- Document passage

=-=-=-=-=

Stuff happens. As much as you want to feel in control of your life, and as much as you work at implementing systems and strategies to keep yourself on track and focused, you will always have to deal with noise that interferes with your plans.

What matters most is how you deal with it, and that starts with recognizing that not all noise is created equal. Generally speaking, there are four kinds of noise:

  1. Things that are not urgent and not important: These are the thousand little nuisances that can eat away at your time like termites. If you let them, they can add up to take over huge parts of your days. Don't let them. Dispose or delegate.
  2. Things that are urgent but not important: Phone calls and emails that need responses. Dinner plans. Minor decisions that team members are waiting for answers on. They need to be addressed in a timely way, but if you take each one as it comes, they can become persistent distractions. Try to reserve a specific time each day to deal with these issues and tackle as many as possible at once.
  3. Things that are urgent and important: A patient with an immediate concern or a family crisis that requires your attention. These things simply cannot be put off, so you must deal with them with full attention, even if you weren't prepared to, and deal with the schedule fallout later. That's just part of being a leader.
  4. Things that are not urgent but important: The team-building meetings you want to have, the courses you should attend, conferences with your peers you would like to be a part of, family events you have been invited to. Nobody is going to force you to do these, so they often become the first things to get crowded out. They may not be as loud as the others but they are making noise for a good reason. In other words, sometimes the "noise" you hear is your conscience speaking – and that is something worth listening to.

=-=-=-=-=

- Excerpted records
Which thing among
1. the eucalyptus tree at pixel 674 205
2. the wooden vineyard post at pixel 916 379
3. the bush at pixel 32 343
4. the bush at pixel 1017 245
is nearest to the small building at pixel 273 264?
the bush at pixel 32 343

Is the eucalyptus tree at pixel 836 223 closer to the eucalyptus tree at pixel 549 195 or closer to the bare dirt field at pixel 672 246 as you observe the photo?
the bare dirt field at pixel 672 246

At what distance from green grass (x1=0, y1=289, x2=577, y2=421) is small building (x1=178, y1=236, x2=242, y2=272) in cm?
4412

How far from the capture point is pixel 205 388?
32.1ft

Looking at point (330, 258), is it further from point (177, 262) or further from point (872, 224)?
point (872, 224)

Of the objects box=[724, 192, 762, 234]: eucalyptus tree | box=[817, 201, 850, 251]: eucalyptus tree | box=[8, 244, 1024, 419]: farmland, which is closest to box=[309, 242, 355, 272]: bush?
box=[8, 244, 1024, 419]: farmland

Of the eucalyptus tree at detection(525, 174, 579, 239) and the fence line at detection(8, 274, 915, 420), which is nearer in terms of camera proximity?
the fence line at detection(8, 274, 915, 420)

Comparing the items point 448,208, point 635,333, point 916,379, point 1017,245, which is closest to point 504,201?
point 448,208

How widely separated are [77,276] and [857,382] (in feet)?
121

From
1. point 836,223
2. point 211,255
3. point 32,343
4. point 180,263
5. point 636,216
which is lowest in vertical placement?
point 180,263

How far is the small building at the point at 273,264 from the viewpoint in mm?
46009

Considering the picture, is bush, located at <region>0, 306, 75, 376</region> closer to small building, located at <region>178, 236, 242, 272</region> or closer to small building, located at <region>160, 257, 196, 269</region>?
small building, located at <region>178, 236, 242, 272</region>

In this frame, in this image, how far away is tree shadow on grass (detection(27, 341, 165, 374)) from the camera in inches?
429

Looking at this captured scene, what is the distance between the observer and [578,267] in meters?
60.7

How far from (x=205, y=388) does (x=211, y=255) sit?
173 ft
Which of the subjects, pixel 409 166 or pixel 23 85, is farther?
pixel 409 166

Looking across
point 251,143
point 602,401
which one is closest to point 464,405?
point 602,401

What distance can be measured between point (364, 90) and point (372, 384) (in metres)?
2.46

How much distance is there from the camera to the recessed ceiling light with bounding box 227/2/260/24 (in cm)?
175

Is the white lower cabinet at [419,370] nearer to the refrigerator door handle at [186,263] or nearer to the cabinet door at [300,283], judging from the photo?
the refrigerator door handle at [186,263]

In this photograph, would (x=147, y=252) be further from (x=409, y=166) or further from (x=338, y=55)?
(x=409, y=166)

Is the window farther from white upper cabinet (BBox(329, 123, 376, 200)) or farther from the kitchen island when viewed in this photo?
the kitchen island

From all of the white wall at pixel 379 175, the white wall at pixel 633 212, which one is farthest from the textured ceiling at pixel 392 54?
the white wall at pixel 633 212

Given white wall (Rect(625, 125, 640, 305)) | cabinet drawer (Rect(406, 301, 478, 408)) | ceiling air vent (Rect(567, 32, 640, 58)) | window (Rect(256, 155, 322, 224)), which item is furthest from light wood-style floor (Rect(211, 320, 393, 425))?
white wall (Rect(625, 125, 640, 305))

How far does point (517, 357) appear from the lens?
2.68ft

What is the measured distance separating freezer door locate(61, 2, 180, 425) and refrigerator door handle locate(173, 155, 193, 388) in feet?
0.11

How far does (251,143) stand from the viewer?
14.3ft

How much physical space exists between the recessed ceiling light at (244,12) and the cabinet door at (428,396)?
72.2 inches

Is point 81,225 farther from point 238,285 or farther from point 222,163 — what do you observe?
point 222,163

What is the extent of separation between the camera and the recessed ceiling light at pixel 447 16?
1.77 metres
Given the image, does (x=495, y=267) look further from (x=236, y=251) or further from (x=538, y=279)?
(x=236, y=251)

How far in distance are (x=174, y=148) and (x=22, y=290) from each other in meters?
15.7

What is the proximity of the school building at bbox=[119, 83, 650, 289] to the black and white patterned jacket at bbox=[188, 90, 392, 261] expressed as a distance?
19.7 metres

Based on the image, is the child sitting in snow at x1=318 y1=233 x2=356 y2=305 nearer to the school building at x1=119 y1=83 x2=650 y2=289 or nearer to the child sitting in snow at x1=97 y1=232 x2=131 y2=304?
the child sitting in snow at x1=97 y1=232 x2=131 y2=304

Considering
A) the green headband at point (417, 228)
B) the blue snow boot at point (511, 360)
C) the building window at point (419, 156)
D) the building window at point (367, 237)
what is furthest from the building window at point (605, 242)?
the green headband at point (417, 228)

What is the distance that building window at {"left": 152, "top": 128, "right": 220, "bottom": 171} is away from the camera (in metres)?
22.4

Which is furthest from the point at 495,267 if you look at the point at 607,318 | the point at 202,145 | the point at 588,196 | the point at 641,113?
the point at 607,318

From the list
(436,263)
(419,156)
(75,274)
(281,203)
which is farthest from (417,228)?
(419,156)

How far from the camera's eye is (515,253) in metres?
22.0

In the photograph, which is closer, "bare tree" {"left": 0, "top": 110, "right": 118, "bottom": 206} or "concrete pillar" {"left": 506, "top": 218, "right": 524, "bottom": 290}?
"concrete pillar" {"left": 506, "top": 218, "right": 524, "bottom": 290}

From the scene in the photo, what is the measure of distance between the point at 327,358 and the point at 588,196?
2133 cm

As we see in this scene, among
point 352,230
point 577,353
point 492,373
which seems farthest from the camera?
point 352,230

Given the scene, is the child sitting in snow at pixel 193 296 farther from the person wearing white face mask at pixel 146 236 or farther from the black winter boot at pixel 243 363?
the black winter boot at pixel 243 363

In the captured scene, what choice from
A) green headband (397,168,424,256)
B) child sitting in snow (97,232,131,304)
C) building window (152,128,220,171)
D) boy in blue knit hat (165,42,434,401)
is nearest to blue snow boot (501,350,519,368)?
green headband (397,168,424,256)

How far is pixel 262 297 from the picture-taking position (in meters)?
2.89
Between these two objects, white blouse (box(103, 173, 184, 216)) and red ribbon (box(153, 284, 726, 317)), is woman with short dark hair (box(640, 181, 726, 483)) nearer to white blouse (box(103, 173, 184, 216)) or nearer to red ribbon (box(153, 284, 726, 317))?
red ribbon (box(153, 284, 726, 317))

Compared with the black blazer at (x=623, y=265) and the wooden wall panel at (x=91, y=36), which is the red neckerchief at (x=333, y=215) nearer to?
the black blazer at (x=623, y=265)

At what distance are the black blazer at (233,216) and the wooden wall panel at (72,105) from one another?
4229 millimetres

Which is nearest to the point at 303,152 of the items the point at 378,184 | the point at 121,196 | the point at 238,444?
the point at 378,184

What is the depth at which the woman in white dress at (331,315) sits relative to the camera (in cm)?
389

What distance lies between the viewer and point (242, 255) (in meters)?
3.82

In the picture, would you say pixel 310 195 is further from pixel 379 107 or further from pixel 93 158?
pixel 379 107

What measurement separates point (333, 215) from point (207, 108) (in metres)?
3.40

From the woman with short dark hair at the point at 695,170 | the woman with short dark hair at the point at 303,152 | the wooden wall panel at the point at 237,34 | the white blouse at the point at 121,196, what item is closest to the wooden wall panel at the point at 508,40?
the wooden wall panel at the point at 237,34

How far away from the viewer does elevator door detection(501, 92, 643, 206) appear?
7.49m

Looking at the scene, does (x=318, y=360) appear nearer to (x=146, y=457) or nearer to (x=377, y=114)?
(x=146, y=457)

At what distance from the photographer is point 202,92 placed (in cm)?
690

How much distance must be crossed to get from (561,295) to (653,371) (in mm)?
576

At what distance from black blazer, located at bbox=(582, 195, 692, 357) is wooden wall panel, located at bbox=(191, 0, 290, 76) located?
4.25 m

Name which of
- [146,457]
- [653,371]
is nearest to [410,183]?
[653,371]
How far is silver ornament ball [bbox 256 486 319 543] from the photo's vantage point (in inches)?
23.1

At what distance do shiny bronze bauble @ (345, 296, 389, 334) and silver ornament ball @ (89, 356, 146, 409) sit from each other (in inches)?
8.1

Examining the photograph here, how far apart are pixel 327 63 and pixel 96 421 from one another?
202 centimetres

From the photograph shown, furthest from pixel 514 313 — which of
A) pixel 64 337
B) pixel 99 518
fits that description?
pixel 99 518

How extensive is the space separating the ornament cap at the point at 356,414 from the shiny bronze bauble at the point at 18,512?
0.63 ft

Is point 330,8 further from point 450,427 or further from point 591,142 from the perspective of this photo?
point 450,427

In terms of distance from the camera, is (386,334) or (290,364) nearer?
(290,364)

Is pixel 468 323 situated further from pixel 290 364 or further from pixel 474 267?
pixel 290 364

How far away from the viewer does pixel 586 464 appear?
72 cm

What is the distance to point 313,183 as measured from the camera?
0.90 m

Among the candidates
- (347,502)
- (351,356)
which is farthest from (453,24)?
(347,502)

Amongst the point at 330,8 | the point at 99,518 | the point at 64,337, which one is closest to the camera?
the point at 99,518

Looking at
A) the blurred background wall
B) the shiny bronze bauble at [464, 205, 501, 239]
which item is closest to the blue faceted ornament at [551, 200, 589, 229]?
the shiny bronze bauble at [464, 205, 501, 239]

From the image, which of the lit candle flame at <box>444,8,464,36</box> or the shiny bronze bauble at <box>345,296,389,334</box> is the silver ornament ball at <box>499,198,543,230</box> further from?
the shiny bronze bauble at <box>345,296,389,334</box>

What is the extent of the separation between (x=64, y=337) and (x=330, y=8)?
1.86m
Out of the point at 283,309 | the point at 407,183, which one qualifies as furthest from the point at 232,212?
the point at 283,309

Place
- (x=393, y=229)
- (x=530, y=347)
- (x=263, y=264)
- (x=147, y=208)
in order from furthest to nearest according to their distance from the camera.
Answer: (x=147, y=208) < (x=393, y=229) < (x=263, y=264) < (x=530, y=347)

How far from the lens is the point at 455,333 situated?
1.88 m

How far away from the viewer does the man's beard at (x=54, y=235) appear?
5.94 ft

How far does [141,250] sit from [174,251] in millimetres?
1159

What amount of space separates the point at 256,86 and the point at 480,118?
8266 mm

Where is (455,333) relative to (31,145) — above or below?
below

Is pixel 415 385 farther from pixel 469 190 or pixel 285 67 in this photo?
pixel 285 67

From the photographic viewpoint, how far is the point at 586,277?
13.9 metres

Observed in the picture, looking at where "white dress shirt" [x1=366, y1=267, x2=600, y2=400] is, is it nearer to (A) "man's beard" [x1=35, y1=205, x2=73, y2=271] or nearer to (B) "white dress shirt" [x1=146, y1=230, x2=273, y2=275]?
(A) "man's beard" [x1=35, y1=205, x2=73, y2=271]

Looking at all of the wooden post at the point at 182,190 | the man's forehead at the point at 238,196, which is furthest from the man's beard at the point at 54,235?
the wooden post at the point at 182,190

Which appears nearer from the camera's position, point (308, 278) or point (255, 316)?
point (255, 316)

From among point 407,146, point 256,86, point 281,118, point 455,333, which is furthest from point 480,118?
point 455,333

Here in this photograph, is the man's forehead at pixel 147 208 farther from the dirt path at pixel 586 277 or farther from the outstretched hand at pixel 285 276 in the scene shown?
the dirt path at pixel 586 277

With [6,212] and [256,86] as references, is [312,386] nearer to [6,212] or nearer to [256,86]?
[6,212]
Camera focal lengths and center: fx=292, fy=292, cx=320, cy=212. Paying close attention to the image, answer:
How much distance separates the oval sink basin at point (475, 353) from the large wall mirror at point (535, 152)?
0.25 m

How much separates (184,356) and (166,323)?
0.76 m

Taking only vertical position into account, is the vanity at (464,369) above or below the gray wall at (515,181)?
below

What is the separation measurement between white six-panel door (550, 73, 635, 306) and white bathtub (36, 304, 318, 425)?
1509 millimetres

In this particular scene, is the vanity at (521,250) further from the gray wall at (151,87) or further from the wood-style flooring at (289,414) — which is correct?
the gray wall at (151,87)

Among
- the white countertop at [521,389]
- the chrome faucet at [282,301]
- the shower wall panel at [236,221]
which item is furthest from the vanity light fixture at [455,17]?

=-=-=-=-=

- Questions to answer
1. From the passage on the four kinds of noise, reproduce the text word for word from "Stuff happens. As" to "Dispose or delegate.".
2. List every kind of noise that the passage on dealing with noise names.
3. Answer these questions using the passage on the four kinds of noise:
(a) What does the passage compare the thousand little nuisances to?
(b) For things that are urgent but not important, what should you reserve each day?
(c) According to the passage, what is the "noise" you hear sometimes?

- Answers given
1.
Stuff happens. As much as you want to feel in control of your life, and as much as you work at implementing systems and strategies to keep yourself on track and focused, you will always have to deal with noise that interferes with your plans.

What matters most is how you deal with it, and that starts with recognizing that not all noise is created equal. Generally speaking, there are four kinds of noise:

  1. Things that are not urgent and not important: These are the thousand little nuisances that can eat away at your time like termites. If you let them, they can add up to take over huge parts of your days. Don't let them. Dispose or delegate.

2.
- Things that are not urgent and not important
- Things that are urgent but not important
- Things that are urgent and important
- Things that are not urgent but important

3.
(a) Termites.
(b) A specific time to deal with these issues.
(c) Your conscience speaking.